-- START OF Entries supplied --

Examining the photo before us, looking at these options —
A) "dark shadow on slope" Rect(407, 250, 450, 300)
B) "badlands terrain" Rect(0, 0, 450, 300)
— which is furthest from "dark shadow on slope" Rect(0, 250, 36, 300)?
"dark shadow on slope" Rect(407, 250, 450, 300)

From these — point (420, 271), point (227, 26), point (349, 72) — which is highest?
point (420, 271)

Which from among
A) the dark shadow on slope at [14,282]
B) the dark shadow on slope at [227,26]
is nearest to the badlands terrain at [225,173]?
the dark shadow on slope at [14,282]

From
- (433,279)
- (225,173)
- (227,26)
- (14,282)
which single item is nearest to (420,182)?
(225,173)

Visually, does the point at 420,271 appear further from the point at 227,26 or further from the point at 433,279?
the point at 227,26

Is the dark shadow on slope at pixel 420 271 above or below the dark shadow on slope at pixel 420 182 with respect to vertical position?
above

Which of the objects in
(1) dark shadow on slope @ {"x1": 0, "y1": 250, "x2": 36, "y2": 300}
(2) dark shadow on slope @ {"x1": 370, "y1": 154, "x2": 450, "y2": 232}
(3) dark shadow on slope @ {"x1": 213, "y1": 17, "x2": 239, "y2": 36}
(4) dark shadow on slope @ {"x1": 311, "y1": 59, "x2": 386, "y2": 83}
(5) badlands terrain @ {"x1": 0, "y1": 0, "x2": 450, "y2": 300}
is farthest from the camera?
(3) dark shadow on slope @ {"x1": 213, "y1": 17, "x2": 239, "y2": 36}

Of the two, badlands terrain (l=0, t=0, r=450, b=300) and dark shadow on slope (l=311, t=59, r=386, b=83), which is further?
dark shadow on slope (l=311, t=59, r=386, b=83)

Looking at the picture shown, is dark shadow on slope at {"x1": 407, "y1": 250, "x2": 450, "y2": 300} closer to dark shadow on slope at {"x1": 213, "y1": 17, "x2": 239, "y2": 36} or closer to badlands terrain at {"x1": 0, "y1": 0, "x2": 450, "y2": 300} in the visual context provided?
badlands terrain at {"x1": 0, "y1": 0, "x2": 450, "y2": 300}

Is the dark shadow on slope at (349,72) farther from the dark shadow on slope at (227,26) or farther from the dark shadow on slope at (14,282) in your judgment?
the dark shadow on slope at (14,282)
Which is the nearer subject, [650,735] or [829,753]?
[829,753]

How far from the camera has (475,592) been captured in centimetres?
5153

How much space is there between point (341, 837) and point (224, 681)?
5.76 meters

-- END OF Entries supplied --

■ What is asked ■
Lay out the records from the line holding "How much space" through the end of the records, inclusive, as a two-column CSV with the headers text and answer. Give one row per record, put each field in quotes, and turn any line breaks into spaces.

■ Answer to this task ■
text,answer
"How much space is there between point (341, 837) and point (224, 681)?","5.76 meters"